Purple Pin Case Study — Product
Hunter Safety Lab Limited
IRIS Hunter Safety Detection System
Hunter Safety Lab’s IRIS system pairs a rifle-mounted infrared laser sensor with retro-reflective patches incorporated into IRIS-detectable vests and caps. The system, which is globally unique and took three years to develop, creates a new category of active safety technology for hunters that should dramatically reduce the number of hunting accidents.
News stories pertaining to accidental deaths, often between hunting partners, make for gloomy reading and the related statistics paint an equally dismal picture. In New Zealand, a hunter is killed every nine months, despite half of victims wearing the ‘blaze orange’ fluorescent orange kit that should preclude incidents. Perhaps astonishingly, the average distance between the shooter and victim is just 35 metres, and 67 per cent of victims are shot by a member of their own hunting party.
The designers of the IRIS Hunter Safety Detection System say that even after accidents there are reports of hunters who cannot distinguish in their minds what they thought they were shooting and what they actually shot. In all cases, those involved in incidents thought it would never happen to them.
IRIS technologies, the inventors are quick to point out, don’t replace traditional rules of safe hunting, or personal responsibility, but can “prevent an unconscious error becoming a fatal accident”. Simply put, when a rifle is aimed at someone wearing IRIS-detectable gear, the IRIS sensor instantly warns the hunter not to shoot with an audio-visual alert, a flashing red light and a persistent beep.

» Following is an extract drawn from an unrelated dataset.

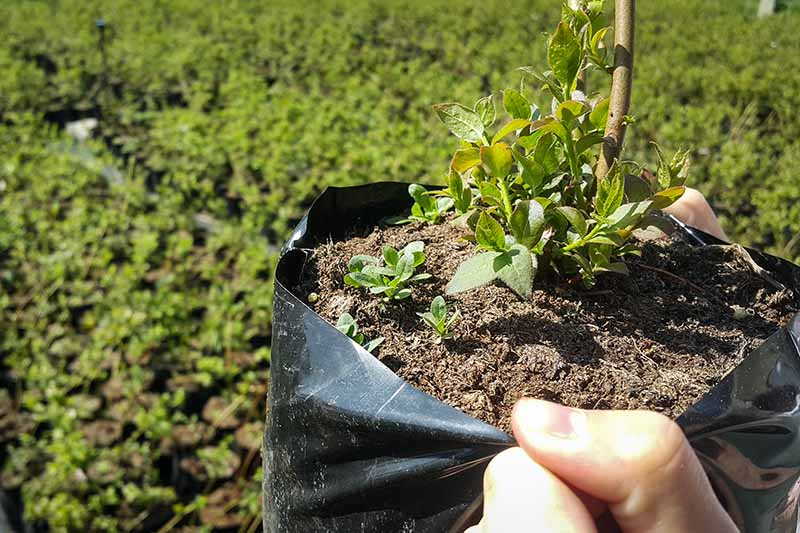 A close up horizontal image of a hand from the right of the frame holding a blueberry transplant growing in a black plastic bag.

Aesthetically, the unit is remarkably simple: a gunmetal grey cylinder that looks like a small, secondary sight. It’s exceptionally economical in its energy use, a single AA battery will power the unit for over 100 hours, and the IRIS system works in all weather conditions, day or night and even works when the IRIS gear is partially obscured by vegetation.

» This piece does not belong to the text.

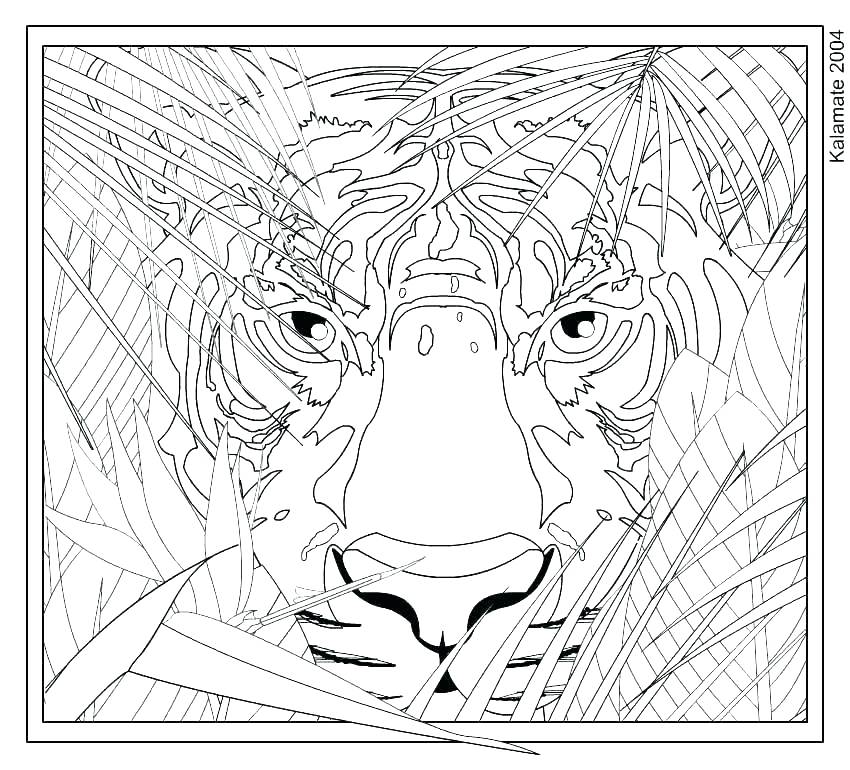 850x770 Challenging Coloring Pages Challenging Coloring Pages For Adults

High-powered rifles have a range of thousands of metres, but IRIS has been optimsied to be most effective between 15 and 100 metres – that critical near distance in which most accidents occur. Matching the aesthetic simplicity of the design is a functional ease. No calibration or alignment is needed – this really is a clip and go system, the user simply mounts the sensor on his or her gun, and then hunts as usual.
As the Best Award judges noted in their remarks on the design project, “This was an emotionally charged challenge. We were impressed that through the application of new technologies, a whole-system design approach and intuitive easy to use ergonomics, the IRIS is a potential life saver.”